Atonal Breakdown
By Chris Forhan
I was born happy, not knowing about what.
Like Ahab’s hat, I ought to be shrunk
to a speck and dropped by beak into the sea.
I have it coming to me, the way I went
melancholy at the wedding and slunk off
to sleep in the glen of rhododendrons,
the way I find the night sky tiresome,
shabby moon tacked to black.
I was born happy, not knowing about what.

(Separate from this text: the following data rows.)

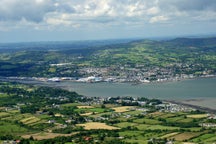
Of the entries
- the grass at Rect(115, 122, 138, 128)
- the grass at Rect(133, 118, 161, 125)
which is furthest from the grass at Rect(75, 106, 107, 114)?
the grass at Rect(115, 122, 138, 128)

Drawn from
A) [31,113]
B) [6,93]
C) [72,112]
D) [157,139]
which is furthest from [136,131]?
[6,93]

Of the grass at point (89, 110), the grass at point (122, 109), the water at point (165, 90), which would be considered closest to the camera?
the grass at point (89, 110)

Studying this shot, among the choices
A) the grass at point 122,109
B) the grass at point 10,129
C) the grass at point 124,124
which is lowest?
the grass at point 122,109

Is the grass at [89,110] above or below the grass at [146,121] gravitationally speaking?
below

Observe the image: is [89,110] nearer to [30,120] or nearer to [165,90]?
[30,120]

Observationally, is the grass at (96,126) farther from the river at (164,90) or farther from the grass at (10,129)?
the river at (164,90)

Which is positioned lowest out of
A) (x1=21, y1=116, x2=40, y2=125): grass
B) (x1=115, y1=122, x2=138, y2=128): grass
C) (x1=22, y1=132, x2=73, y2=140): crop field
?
(x1=21, y1=116, x2=40, y2=125): grass

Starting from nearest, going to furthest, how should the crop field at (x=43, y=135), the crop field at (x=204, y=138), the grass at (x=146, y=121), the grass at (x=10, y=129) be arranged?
1. the crop field at (x=204, y=138)
2. the crop field at (x=43, y=135)
3. the grass at (x=10, y=129)
4. the grass at (x=146, y=121)

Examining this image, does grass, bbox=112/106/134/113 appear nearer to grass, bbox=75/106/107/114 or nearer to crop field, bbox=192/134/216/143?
grass, bbox=75/106/107/114

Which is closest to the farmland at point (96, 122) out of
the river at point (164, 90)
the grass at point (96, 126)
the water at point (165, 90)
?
the grass at point (96, 126)

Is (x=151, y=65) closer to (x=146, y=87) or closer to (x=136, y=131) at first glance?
(x=146, y=87)
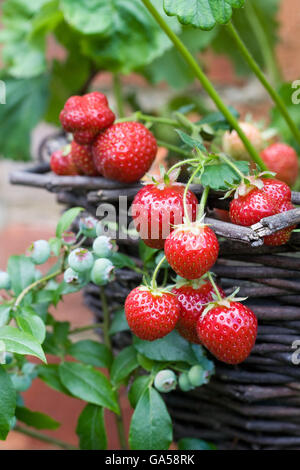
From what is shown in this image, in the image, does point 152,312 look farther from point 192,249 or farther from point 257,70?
point 257,70

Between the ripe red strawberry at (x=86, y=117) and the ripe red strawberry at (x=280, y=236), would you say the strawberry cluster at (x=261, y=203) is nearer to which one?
the ripe red strawberry at (x=280, y=236)

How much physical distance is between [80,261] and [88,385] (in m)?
0.13

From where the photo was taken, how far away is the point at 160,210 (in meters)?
0.45

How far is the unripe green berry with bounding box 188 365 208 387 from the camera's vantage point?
1.63 ft

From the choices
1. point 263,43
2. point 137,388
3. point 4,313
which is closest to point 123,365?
point 137,388

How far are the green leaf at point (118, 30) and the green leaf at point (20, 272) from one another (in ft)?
1.20

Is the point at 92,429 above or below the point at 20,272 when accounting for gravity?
below

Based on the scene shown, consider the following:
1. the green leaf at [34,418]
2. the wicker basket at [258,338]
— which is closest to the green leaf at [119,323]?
the wicker basket at [258,338]

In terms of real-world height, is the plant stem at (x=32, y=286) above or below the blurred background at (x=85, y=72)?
below

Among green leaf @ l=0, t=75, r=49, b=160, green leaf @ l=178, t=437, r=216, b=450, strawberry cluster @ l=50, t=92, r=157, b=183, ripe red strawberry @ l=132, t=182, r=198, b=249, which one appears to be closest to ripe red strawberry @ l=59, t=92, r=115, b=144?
strawberry cluster @ l=50, t=92, r=157, b=183

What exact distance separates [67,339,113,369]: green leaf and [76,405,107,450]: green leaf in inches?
1.8

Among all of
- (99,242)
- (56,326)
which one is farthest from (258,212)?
(56,326)

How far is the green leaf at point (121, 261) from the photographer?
512 mm

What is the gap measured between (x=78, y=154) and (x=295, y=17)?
830mm
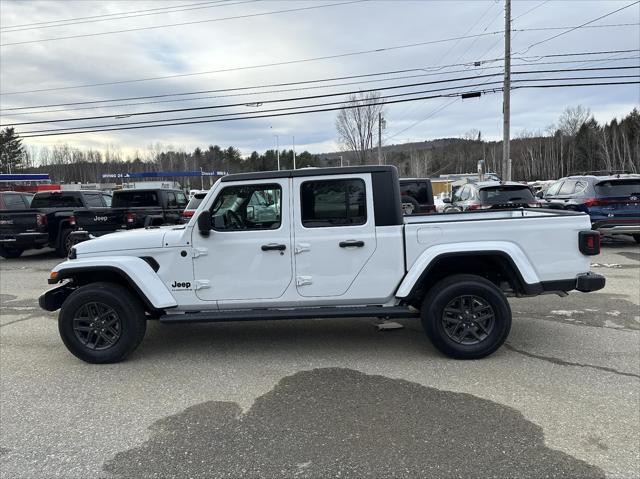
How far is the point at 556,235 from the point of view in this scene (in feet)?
14.9

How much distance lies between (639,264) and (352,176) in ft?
27.0

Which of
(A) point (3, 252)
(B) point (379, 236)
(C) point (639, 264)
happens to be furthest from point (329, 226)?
(A) point (3, 252)

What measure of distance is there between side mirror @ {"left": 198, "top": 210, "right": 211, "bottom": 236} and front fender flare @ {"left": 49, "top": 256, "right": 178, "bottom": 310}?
0.67 metres

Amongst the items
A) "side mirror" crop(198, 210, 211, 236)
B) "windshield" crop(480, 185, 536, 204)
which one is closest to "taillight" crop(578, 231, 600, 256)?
"side mirror" crop(198, 210, 211, 236)

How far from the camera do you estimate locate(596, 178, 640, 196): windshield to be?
11.3 meters

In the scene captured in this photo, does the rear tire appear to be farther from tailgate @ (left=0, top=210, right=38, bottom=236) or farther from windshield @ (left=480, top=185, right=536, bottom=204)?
windshield @ (left=480, top=185, right=536, bottom=204)

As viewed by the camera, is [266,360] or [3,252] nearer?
[266,360]

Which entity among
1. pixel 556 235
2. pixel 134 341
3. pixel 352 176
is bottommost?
pixel 134 341

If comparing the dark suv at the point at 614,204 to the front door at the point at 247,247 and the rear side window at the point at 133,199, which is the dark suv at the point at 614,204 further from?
the rear side window at the point at 133,199

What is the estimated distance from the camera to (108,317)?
15.6 ft

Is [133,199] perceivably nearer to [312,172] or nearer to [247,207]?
[247,207]

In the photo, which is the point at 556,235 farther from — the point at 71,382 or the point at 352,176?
the point at 71,382

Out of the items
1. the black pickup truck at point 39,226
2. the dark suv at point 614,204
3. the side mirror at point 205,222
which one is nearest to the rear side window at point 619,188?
the dark suv at point 614,204

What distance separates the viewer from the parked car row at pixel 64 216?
12328 millimetres
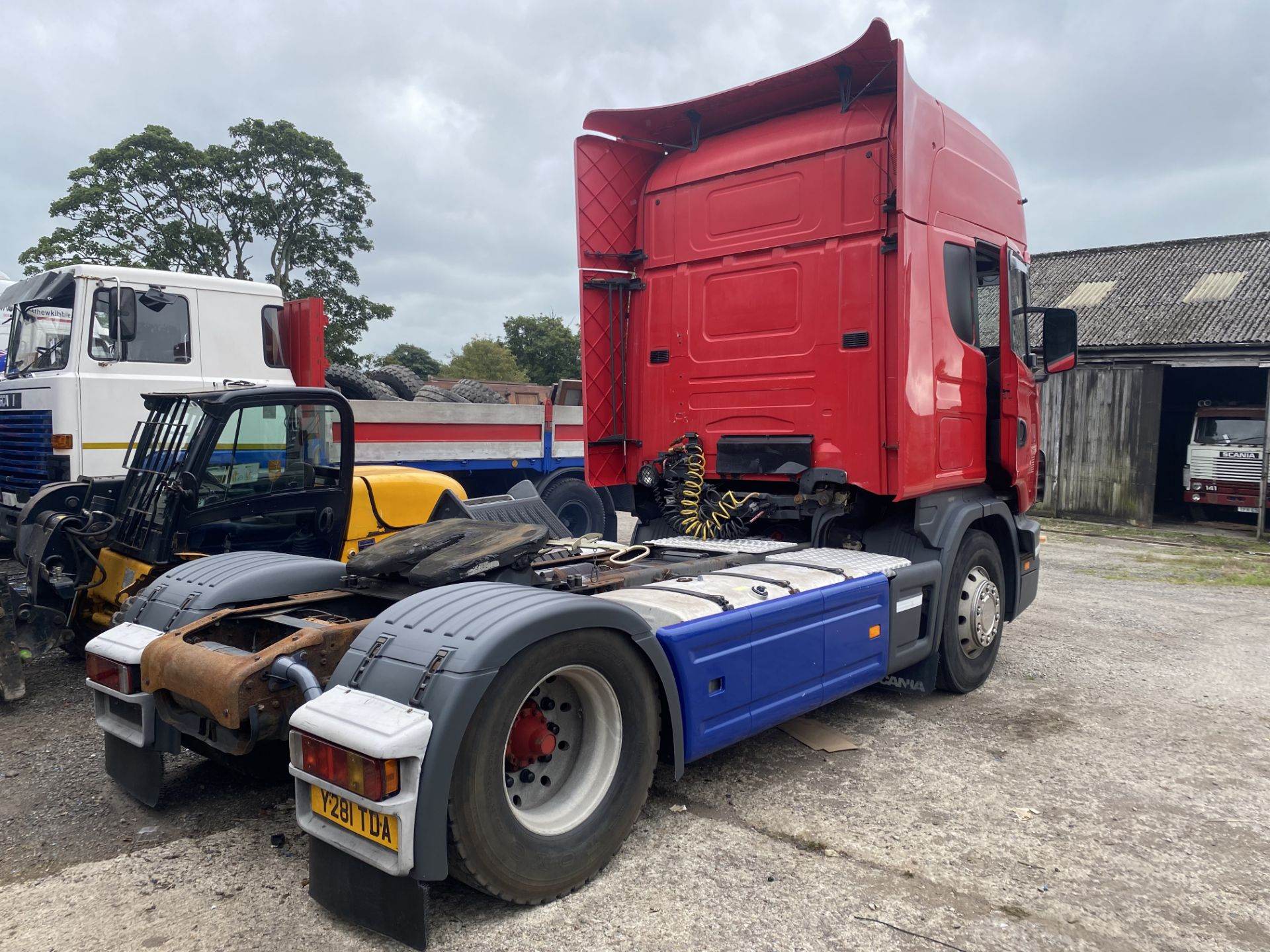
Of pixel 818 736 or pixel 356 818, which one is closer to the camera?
pixel 356 818

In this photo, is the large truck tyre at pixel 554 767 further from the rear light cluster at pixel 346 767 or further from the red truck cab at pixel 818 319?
the red truck cab at pixel 818 319

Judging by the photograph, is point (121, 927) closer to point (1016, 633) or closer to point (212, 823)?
point (212, 823)

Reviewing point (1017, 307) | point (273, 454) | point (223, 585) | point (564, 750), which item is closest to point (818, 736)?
point (564, 750)

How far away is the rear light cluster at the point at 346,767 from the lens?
7.84 feet

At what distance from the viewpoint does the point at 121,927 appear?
8.87 feet

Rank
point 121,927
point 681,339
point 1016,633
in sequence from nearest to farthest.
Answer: point 121,927 → point 681,339 → point 1016,633

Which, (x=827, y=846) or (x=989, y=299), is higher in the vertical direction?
(x=989, y=299)

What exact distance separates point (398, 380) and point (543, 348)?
46011mm

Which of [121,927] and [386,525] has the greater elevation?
[386,525]

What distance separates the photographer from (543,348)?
56469 mm

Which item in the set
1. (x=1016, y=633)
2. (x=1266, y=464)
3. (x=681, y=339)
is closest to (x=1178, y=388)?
(x=1266, y=464)

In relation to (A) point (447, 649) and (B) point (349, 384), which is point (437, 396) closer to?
(B) point (349, 384)

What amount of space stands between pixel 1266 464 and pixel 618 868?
632 inches

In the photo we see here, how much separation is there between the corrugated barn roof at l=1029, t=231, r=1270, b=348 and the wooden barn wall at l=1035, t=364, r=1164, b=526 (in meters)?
0.78
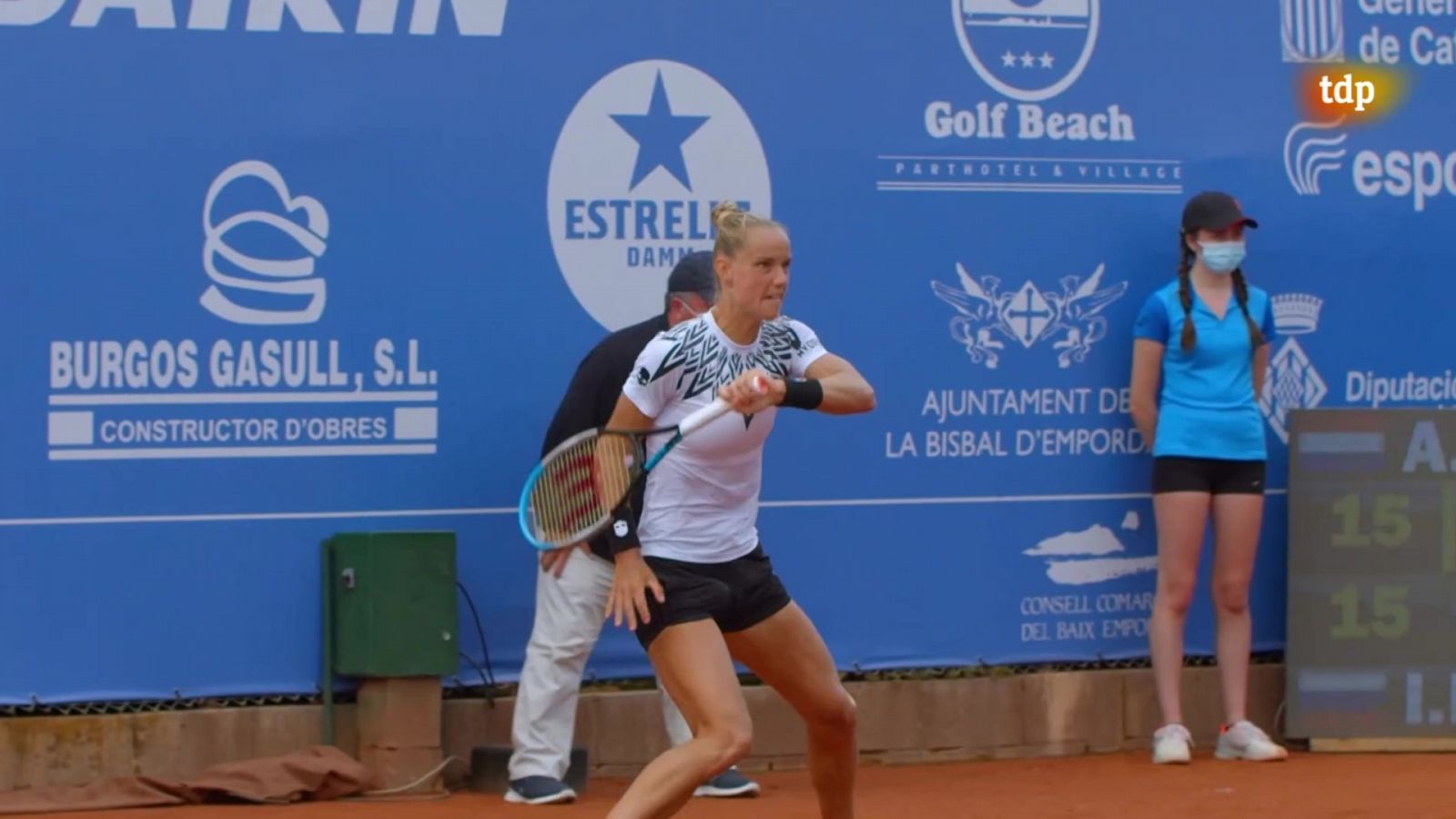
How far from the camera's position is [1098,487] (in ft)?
27.4

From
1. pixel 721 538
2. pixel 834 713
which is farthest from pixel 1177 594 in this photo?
pixel 721 538

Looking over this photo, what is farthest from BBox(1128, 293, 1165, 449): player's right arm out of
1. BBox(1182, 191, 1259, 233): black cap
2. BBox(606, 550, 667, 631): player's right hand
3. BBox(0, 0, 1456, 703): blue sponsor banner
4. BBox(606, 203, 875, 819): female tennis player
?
BBox(606, 550, 667, 631): player's right hand

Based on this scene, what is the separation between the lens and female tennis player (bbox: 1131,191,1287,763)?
8117 millimetres

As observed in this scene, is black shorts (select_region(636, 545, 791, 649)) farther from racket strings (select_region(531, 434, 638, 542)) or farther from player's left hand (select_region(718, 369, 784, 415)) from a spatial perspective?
player's left hand (select_region(718, 369, 784, 415))

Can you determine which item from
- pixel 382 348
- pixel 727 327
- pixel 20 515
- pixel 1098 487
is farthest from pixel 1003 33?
pixel 20 515

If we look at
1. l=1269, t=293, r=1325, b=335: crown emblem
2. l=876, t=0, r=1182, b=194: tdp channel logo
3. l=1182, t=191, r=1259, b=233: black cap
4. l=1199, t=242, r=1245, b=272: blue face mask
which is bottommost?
l=1269, t=293, r=1325, b=335: crown emblem

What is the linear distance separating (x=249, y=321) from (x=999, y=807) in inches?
123

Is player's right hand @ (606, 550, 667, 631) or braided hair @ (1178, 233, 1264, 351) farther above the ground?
braided hair @ (1178, 233, 1264, 351)

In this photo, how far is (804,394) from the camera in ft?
16.6

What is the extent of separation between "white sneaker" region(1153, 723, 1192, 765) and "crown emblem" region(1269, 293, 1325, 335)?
1.70m

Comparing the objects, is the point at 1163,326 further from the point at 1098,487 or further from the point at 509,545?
the point at 509,545

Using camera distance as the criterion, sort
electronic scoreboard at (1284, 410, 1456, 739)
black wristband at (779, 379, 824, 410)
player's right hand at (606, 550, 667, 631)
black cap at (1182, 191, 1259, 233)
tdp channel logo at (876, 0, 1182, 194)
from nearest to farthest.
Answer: black wristband at (779, 379, 824, 410), player's right hand at (606, 550, 667, 631), black cap at (1182, 191, 1259, 233), tdp channel logo at (876, 0, 1182, 194), electronic scoreboard at (1284, 410, 1456, 739)

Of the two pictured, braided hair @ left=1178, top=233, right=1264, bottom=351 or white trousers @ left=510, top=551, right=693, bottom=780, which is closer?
white trousers @ left=510, top=551, right=693, bottom=780

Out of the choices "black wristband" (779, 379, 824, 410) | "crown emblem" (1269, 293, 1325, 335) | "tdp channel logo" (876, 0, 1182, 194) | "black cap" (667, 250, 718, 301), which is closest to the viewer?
"black wristband" (779, 379, 824, 410)
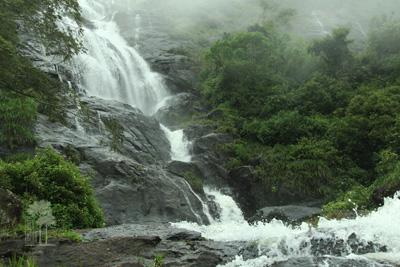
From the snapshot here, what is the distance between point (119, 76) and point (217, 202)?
620 inches

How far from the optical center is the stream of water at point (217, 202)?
536 centimetres

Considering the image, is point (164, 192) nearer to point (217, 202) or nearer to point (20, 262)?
point (217, 202)

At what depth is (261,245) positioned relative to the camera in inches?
222

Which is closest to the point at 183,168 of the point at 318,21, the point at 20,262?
the point at 20,262

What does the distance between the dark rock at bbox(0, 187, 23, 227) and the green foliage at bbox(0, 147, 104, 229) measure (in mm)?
1626

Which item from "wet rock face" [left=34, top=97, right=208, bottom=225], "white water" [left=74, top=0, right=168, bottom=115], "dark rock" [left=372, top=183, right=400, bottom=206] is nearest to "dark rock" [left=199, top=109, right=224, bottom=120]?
"white water" [left=74, top=0, right=168, bottom=115]

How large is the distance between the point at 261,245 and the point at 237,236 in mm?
1509

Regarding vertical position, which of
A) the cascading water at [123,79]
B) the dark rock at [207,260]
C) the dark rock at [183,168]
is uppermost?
the cascading water at [123,79]

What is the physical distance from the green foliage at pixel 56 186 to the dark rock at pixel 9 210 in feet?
5.34

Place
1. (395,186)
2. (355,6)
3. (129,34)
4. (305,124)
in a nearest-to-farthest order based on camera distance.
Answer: (395,186)
(305,124)
(129,34)
(355,6)

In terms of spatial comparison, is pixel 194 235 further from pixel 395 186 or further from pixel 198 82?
pixel 198 82

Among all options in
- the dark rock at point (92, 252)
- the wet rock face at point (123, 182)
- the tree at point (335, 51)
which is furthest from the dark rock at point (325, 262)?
the tree at point (335, 51)

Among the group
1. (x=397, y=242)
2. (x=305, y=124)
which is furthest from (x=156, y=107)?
(x=397, y=242)

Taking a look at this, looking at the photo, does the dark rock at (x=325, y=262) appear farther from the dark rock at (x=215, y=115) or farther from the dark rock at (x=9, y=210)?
the dark rock at (x=215, y=115)
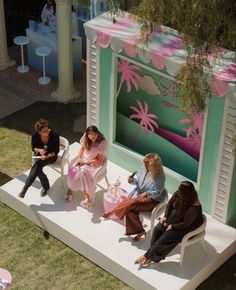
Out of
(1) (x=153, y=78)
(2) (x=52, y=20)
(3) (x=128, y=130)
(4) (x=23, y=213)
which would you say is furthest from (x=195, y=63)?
(2) (x=52, y=20)

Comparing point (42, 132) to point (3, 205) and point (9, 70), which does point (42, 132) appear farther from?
point (9, 70)

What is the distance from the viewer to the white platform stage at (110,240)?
29.1 feet

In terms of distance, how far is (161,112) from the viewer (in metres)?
9.95

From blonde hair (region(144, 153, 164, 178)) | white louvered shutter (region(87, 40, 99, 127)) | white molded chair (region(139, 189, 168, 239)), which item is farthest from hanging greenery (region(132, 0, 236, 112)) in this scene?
white louvered shutter (region(87, 40, 99, 127))

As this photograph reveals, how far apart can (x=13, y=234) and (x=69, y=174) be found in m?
1.20

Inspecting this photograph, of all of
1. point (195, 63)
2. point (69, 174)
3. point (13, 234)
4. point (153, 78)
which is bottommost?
point (13, 234)

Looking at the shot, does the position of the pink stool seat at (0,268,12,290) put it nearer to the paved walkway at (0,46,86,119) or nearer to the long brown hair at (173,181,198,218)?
the long brown hair at (173,181,198,218)

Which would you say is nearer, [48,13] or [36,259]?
[36,259]

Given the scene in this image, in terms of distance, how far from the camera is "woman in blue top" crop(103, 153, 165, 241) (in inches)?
360

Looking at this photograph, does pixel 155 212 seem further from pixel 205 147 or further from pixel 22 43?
pixel 22 43

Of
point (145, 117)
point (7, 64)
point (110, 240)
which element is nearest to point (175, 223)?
point (110, 240)

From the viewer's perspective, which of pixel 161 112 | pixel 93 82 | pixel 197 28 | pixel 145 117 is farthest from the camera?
pixel 93 82

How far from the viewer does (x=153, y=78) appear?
975 cm

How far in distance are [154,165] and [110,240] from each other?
4.06 ft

Then came safety pins, bowls
of holy water, caterpillars writhing
in fire in piles of clipped branches.
What life was this, a planet in it,
the dead in flames? Flowers—nasturtium,
delphinium, whatever, so sweet, so strange—
when did I begin to see them
as silent accusations against me? Bad
habit of the brain. When did the sky,
blushing, begin to seem evidence
of a crime I had yet to admit to?
The otter, slippery in her marsh,
the mole in his cellar, some smudge
of trees in the muzzy distance became
my symbols. I’d arrived late, hardly worth
the noticing, amid the rubble
of others’ thinking, a chaos of pig bones
boiled down for lip gloss, cannery ratchets
chewing hands off at the wrist,
pleasure boats, shoulder to shoulder, rising
in the locks, deer stepping tentatively
across megastore parking lots. I step
tentatively, too, bearing my almost-plans
behind my almost-face, my mind a net
any fish slips through, golden, gone.
I ought to seek a new key and new tune,
unhackneyed and true, for child choir and theremin.
I ought to be rethought or forgotten.
I ought to find a rain to wash all I’ve seen
of consequence. This bad tooth wouldn’t hurt me
if I had no head. No nightmare could haunt me
if I were vapor vanishing in the dusk.
I was born happy, not knowing about what.